* [OBJECTIVE] Filter the entries below, keeping every line that contains the string "detection". Matches are case-sensitive.

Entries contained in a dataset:
****

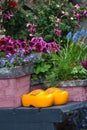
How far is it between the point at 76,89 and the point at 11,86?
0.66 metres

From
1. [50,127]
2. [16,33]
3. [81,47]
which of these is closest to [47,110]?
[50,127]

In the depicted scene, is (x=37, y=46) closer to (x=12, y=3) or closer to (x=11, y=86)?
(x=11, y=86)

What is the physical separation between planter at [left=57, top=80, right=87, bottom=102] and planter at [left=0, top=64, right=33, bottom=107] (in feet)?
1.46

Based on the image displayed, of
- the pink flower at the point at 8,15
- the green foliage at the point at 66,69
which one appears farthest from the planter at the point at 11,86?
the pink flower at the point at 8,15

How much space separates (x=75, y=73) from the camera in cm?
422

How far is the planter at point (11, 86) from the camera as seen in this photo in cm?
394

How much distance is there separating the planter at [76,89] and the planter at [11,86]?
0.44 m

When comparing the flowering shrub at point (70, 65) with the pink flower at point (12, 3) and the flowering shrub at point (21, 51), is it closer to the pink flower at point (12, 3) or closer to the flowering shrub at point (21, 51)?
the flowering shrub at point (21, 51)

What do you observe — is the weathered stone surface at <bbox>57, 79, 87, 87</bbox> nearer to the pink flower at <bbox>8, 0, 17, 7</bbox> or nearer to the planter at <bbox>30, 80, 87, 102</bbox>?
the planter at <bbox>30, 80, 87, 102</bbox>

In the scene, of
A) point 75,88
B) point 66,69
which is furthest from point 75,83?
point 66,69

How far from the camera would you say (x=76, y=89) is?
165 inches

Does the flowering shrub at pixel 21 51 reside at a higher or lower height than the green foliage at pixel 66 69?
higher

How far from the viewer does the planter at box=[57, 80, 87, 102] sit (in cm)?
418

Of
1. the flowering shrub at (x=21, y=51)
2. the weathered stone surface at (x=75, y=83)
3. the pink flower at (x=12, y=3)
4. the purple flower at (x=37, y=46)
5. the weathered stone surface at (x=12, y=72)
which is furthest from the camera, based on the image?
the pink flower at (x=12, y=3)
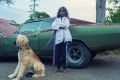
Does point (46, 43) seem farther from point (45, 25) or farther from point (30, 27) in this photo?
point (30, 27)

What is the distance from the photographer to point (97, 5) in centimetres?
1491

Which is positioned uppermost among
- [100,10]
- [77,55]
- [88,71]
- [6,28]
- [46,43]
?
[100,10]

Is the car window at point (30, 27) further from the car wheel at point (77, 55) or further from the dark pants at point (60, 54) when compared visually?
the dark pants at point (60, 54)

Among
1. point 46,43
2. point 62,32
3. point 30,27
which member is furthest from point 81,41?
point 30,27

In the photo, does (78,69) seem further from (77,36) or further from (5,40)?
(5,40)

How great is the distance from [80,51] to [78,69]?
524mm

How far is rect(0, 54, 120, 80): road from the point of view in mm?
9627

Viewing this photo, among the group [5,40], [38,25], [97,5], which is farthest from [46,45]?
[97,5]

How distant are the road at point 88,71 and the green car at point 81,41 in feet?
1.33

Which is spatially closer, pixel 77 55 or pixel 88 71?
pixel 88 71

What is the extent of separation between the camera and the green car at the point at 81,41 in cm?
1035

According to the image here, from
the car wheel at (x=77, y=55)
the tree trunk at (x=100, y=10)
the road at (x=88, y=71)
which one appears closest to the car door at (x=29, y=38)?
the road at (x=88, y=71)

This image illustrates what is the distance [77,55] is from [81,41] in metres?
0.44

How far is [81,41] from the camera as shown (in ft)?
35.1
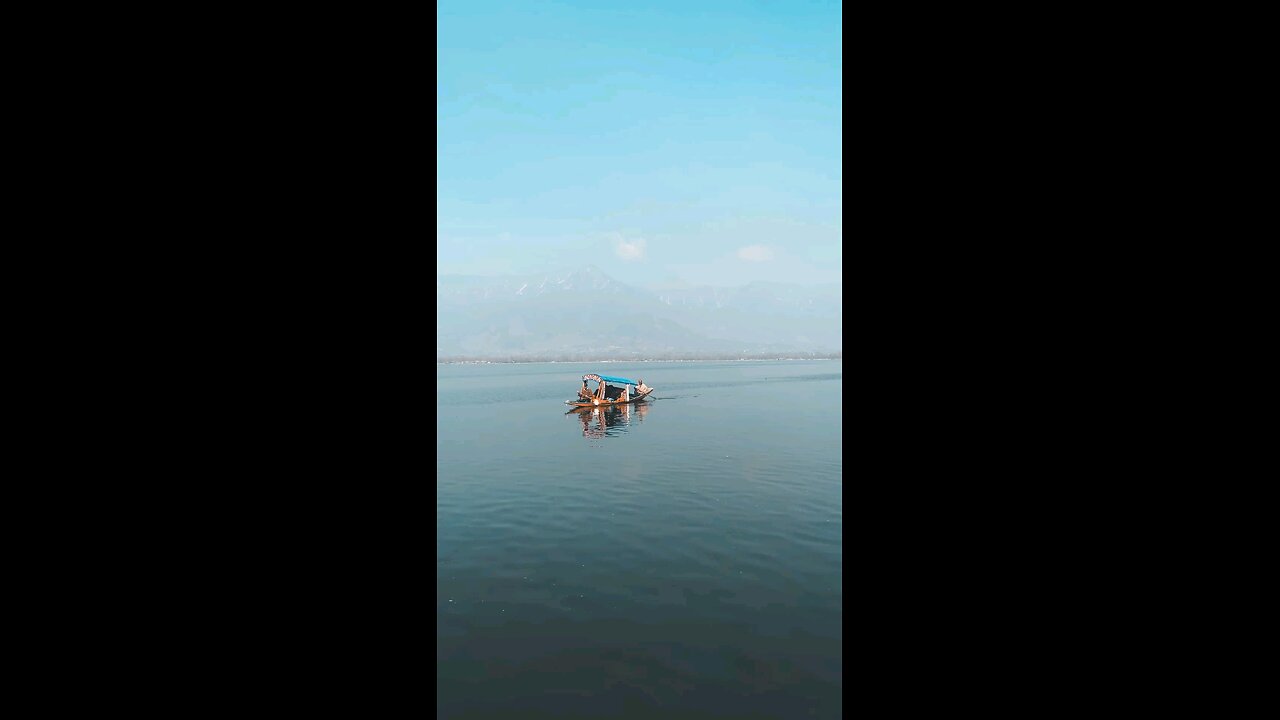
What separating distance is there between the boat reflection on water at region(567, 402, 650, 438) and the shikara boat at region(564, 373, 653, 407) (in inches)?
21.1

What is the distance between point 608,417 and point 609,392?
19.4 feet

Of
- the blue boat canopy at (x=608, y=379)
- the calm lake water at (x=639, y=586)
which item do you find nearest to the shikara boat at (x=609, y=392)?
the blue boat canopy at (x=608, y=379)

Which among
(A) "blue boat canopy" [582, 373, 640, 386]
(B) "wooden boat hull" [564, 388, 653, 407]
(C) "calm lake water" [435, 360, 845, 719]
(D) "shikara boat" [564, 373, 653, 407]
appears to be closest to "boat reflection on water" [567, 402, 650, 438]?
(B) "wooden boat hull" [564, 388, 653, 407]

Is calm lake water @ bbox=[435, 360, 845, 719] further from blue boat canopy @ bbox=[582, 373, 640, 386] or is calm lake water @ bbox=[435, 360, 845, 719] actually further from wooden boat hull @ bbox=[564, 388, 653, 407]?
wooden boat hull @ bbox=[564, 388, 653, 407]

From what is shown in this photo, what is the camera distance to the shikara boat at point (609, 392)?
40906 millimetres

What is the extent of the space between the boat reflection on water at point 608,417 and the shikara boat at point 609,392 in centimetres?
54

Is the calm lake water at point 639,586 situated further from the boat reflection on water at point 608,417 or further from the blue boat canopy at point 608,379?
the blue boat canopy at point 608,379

****

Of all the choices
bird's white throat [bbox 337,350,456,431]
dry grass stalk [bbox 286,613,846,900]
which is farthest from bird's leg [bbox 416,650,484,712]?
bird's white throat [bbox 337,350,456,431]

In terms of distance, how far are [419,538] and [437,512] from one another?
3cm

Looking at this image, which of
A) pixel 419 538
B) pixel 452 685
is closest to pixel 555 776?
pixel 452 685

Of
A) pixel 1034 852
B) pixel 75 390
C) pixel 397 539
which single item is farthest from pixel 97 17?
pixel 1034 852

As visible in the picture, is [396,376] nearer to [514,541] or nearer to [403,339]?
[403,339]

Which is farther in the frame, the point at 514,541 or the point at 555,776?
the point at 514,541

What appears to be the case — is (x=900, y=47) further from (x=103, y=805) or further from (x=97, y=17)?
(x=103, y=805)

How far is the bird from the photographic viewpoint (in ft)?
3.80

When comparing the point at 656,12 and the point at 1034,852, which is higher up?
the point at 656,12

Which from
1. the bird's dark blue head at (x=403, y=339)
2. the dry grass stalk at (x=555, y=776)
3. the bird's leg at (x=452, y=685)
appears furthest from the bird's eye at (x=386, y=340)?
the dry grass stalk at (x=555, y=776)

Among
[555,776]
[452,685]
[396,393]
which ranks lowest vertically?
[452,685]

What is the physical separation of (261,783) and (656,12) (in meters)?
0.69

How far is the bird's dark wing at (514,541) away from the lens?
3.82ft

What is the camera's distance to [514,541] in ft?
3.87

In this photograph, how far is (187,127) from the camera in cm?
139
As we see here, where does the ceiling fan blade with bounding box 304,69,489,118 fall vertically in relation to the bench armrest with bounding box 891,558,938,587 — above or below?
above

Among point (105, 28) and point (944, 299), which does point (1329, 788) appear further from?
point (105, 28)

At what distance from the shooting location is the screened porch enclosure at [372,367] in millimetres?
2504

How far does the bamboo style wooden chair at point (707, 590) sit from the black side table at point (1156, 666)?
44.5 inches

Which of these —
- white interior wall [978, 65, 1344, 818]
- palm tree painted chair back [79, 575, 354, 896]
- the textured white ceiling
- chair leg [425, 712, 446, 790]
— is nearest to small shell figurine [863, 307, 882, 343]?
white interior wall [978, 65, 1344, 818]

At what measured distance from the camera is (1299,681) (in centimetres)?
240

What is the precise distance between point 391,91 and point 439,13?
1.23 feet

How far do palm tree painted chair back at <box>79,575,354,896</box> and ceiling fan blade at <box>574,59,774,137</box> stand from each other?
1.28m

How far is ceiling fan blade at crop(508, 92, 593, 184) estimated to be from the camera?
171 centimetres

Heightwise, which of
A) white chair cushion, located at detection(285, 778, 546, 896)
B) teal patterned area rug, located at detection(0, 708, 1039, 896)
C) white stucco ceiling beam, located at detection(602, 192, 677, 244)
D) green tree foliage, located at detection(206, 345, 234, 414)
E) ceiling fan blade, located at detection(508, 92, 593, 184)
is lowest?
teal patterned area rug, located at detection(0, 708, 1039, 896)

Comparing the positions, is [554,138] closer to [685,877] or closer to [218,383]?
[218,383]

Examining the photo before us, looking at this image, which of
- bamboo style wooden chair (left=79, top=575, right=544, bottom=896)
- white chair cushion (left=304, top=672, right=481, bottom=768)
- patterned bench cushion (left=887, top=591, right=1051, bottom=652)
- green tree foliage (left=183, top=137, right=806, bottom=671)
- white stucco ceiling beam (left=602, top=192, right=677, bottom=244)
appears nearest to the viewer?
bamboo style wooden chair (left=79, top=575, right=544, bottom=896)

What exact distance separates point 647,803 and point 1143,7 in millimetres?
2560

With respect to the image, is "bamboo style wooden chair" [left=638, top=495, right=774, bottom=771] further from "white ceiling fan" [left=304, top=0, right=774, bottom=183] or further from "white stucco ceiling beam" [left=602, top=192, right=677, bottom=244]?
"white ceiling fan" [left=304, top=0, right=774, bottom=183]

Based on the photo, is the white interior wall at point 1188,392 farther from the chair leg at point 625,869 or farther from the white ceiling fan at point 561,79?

****

* [RESULT]
A) white chair cushion, located at detection(285, 778, 546, 896)
B) teal patterned area rug, located at detection(0, 708, 1039, 896)
C) white stucco ceiling beam, located at detection(602, 192, 677, 244)
D) green tree foliage, located at detection(206, 345, 234, 414)
E) ceiling fan blade, located at detection(508, 92, 593, 184)
teal patterned area rug, located at detection(0, 708, 1039, 896)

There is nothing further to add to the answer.